Le coût des certifications est pris en charge par la DGAC. Le taux d’échec au renouvellement est de 3 %, principalement pour raisons médicales.

Évolution de carrière

À 3 ans, un contrôleur junior confirme sa spécialité. À 5 ans, il peut devenir superviseur de salle. À 10 ans, il accède à des postes d’expert ou de formateur à l’ENAC. Les évolutions les plus rapides concernent les centres en route. Les possibilités de mobilité incluent les postes à l’international, au sein d’Eurocontrol.

  • À 3 ans : contrôleur confirmé, gestion des secteurs simples.
  • À 5 ans : superviseur de salle ou instructeur.
  • À 10 ans : expert technique ou chef de centre adjoint.

Les passerelles vers l’ingénierie ATM sont possibles via une formation complémentaire de 18 mois. Le salaire d’un chef de centre atteint 110 000 € brut par an. Les contrôleurs travaillant pour Eurocontrol perçoivent une prime d’expatriation de 25 %.

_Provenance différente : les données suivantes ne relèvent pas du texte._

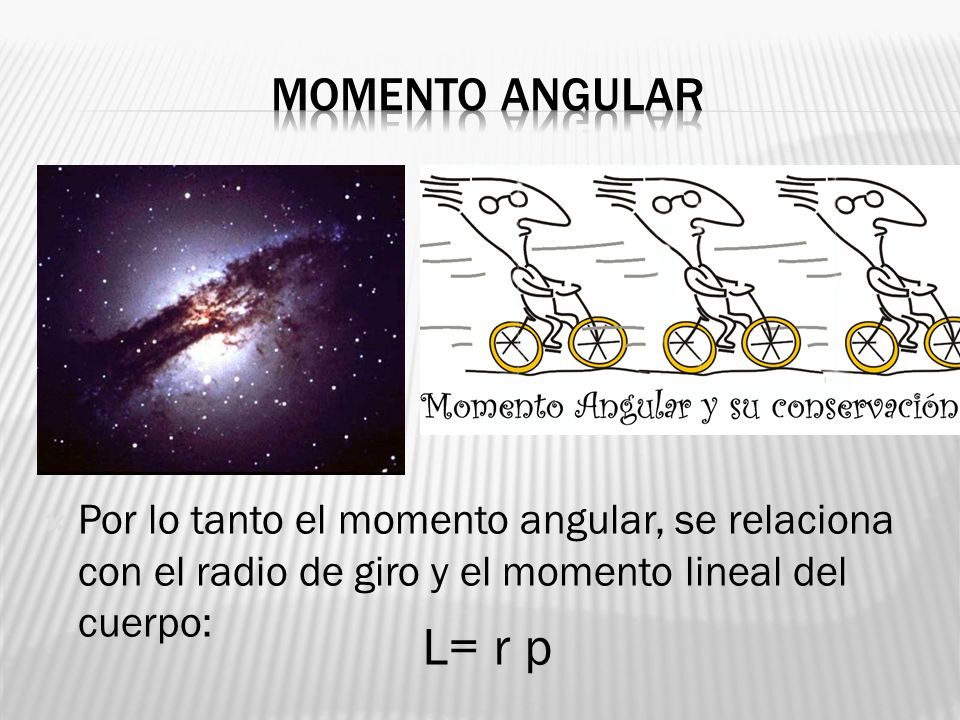 MOMENTO ANGULAR

Momento Angular y su conservación

Por lo tanto el momento angular, se relaciona con el radio de giro y el momento lineal del cuerpo:

L= r p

  • Mobilité vers Eurocontrol (siège à Bruxelles).
  • Reconversion en instructeur ENAC.
  • Poste de consultant en sécurité aérienne.

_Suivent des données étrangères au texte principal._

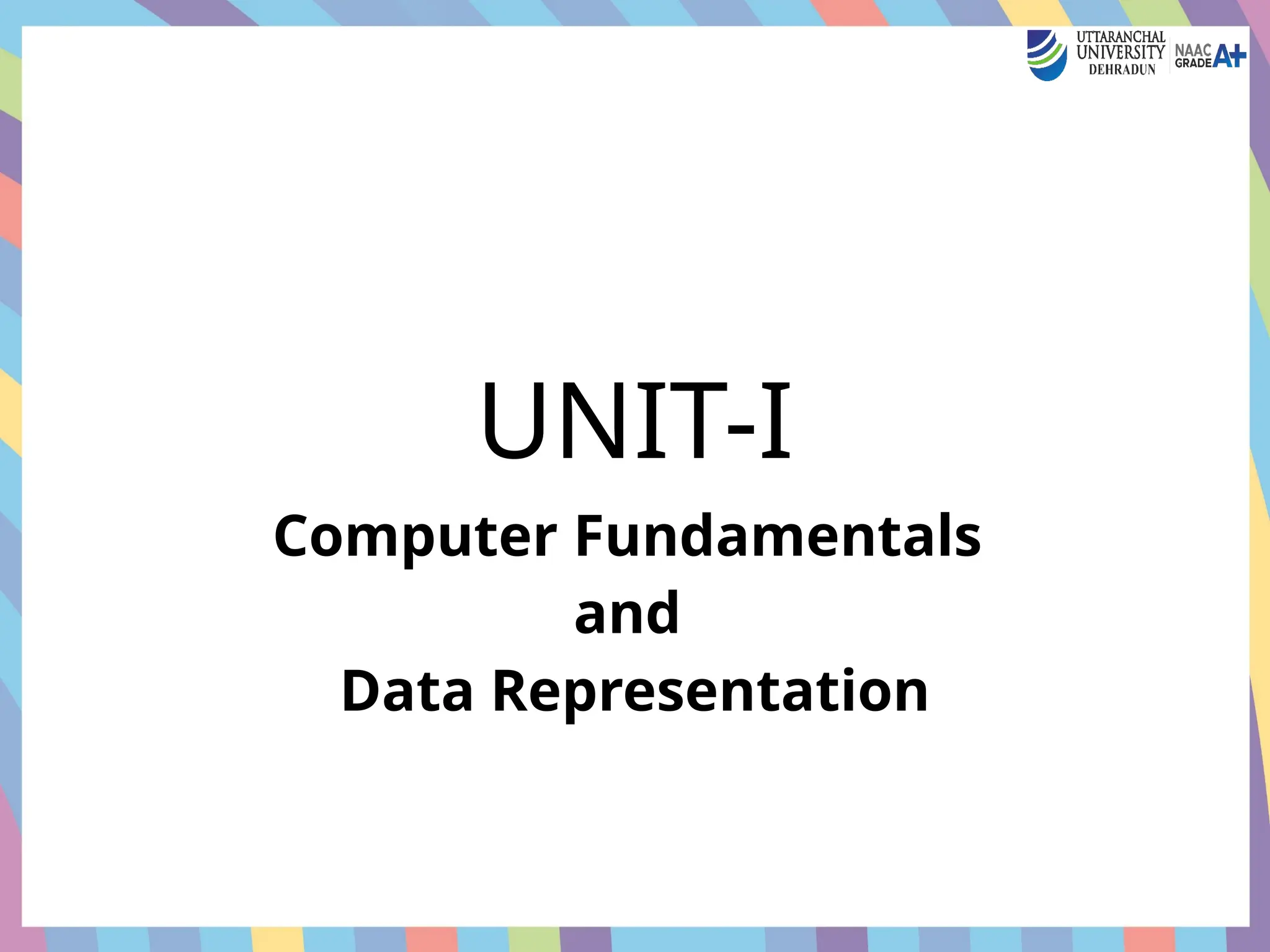 UTTARANCHAL UNIVERSITY DEHRADUN NAAC GRADE A+

UNIT-I

Computer Fundamentals
and
Data Representation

Le taux de promotion interne est de 15 % par an. Les femmes accèdent à 12 % des postes de direction, un chiffre en hausse selon la DGAC.

Tendances 2026-2030

Le rapport DARES Métiers 2030 anticipe une stabilité des effectifs de contrôleurs aériens. La croissance du trafic aérien de 3 % par an en France maintient la demande. Le déploiement de l’IA Athena à la DSNA va réduire la charge de travail de 20 %. Les départs à la retraite de la génération baby-boom (30 % des effectifs) créent 400 postes à pourvoir d’ici 2030. La DGAC a annoncé l’ouverture d’un nouveau centre de contrôle à Toulouse en 2028. Les recrutements externes passeront de 100 à 150 par an. L’INSEE projette une hausse des salaires de 8 % d’ici 2030.

La féminisation du métier progresse, avec un objectif de 30 % de femmes en 2030 fixé par la DGAC. Les normes environnementales imposent des trajectoires optimisées, réduisant le nombre de vols par secteur. Le BMO France Travail 2026 confirme une tension durable sur ce métier.